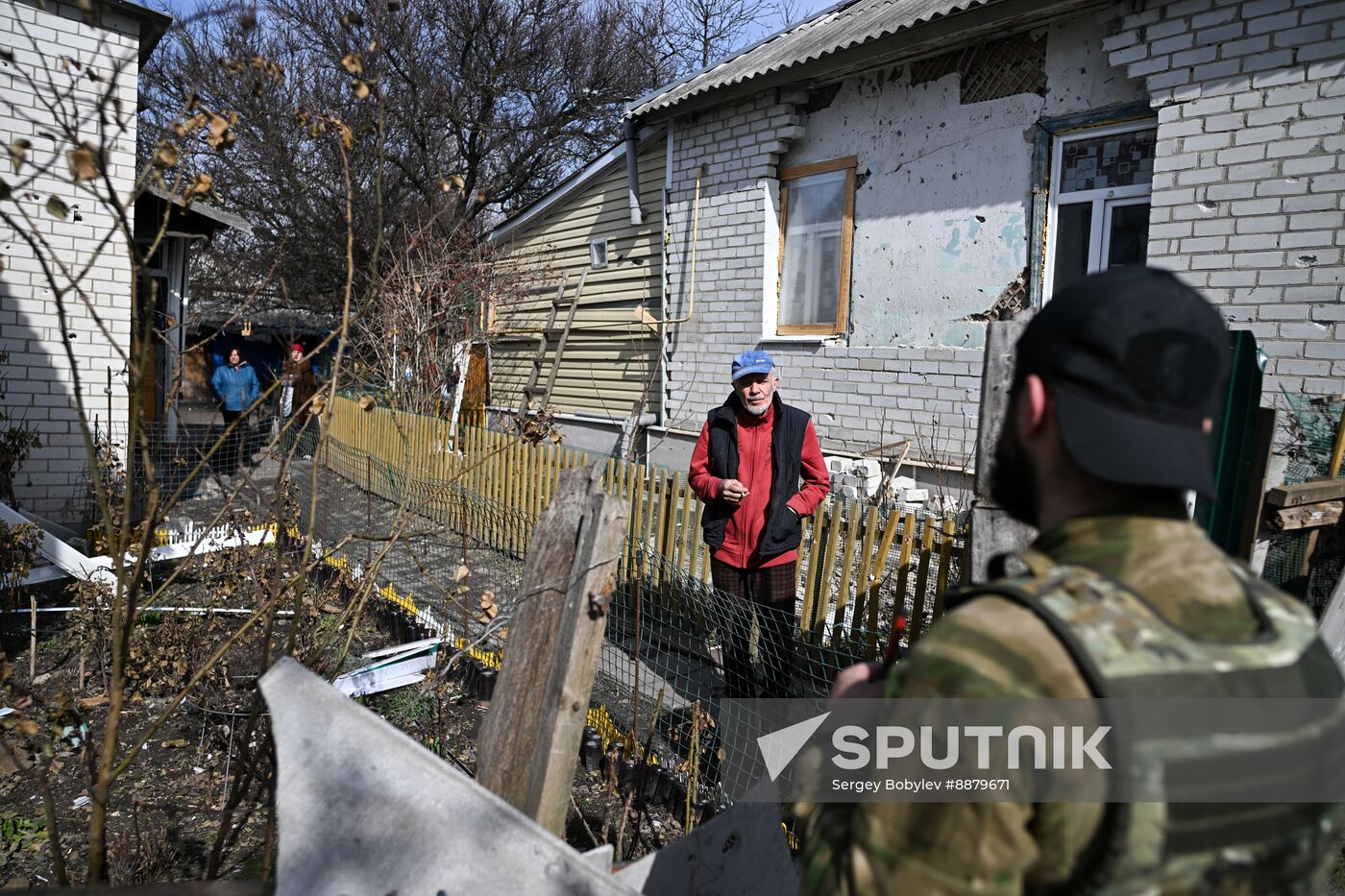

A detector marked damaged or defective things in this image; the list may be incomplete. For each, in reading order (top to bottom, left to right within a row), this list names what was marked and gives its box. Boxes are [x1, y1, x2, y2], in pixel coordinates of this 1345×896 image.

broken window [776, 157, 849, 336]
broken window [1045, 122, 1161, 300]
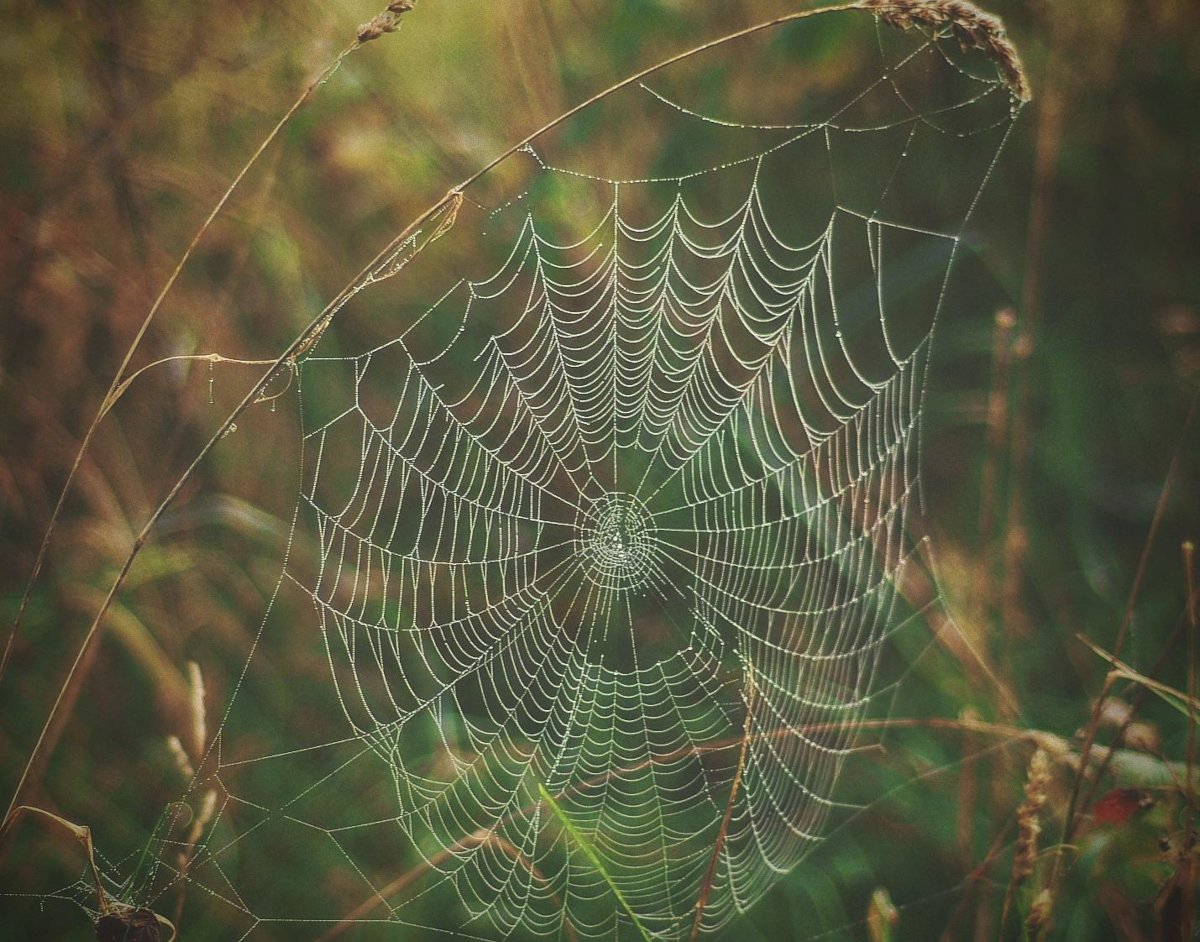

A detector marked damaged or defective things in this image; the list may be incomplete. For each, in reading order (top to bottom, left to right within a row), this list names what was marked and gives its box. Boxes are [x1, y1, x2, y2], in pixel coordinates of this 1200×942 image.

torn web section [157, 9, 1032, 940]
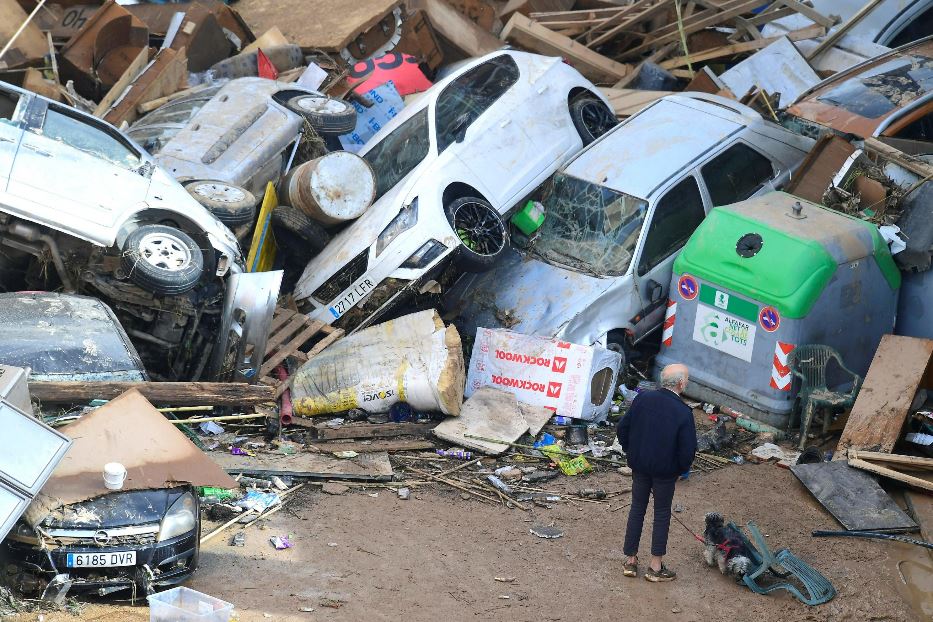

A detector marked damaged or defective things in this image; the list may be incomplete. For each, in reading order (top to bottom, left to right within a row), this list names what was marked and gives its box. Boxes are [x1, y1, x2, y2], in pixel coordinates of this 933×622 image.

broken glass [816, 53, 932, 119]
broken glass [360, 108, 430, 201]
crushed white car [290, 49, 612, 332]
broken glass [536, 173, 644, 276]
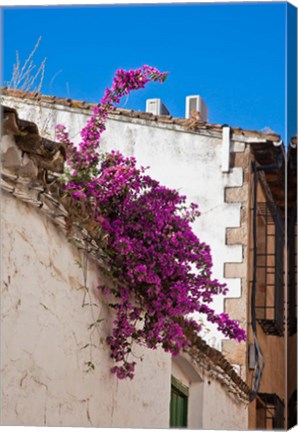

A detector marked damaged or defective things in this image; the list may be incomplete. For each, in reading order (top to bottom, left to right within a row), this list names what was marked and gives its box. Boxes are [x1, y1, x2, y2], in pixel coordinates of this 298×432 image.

+ + + + +

→ **Given problem**: Copy every line of text from the rows above word for word, and leave out the pictures.

→ **Output for this task**:
A detector marked damaged or defective things in this image; the list may be incomplete. For each, in reading order (top to bottom, left to right within a row), this list names what was marked and gives its box. Boxes are [x1, y1, x2, y2], in pixel coordinates of this 1345×896 image.

broken window [776, 157, 849, 336]
broken window [1045, 122, 1161, 300]

A detector marked damaged or defective things in this image; the list may be incomplete. For each, in reading order (top to bottom, left to right within a row), this list names what was marked and gives its box. Boxes are [x1, y1, x2, y2], in pixel coordinates of this 1200×942 image.

torn web section [157, 9, 1032, 940]

A detector marked damaged or defective things in this image; the list may be incomplete. For each, in reading order (top to bottom, left to right within a row), this list names what was marked and gives its box. Boxes are [x1, y1, x2, y2], in pixel coordinates of this 933×622 image.

broken glass [816, 53, 932, 119]
broken glass [360, 108, 430, 201]
crushed white car [290, 49, 612, 332]
broken glass [536, 173, 644, 276]

A detector marked damaged or defective things in this image; the list may be incomplete. For each, in reading order (top to bottom, left to right within a row), this list names what was marked and gives its box. Boxes are [x1, y1, x2, y2], in pixel coordinates of this 298×432 image.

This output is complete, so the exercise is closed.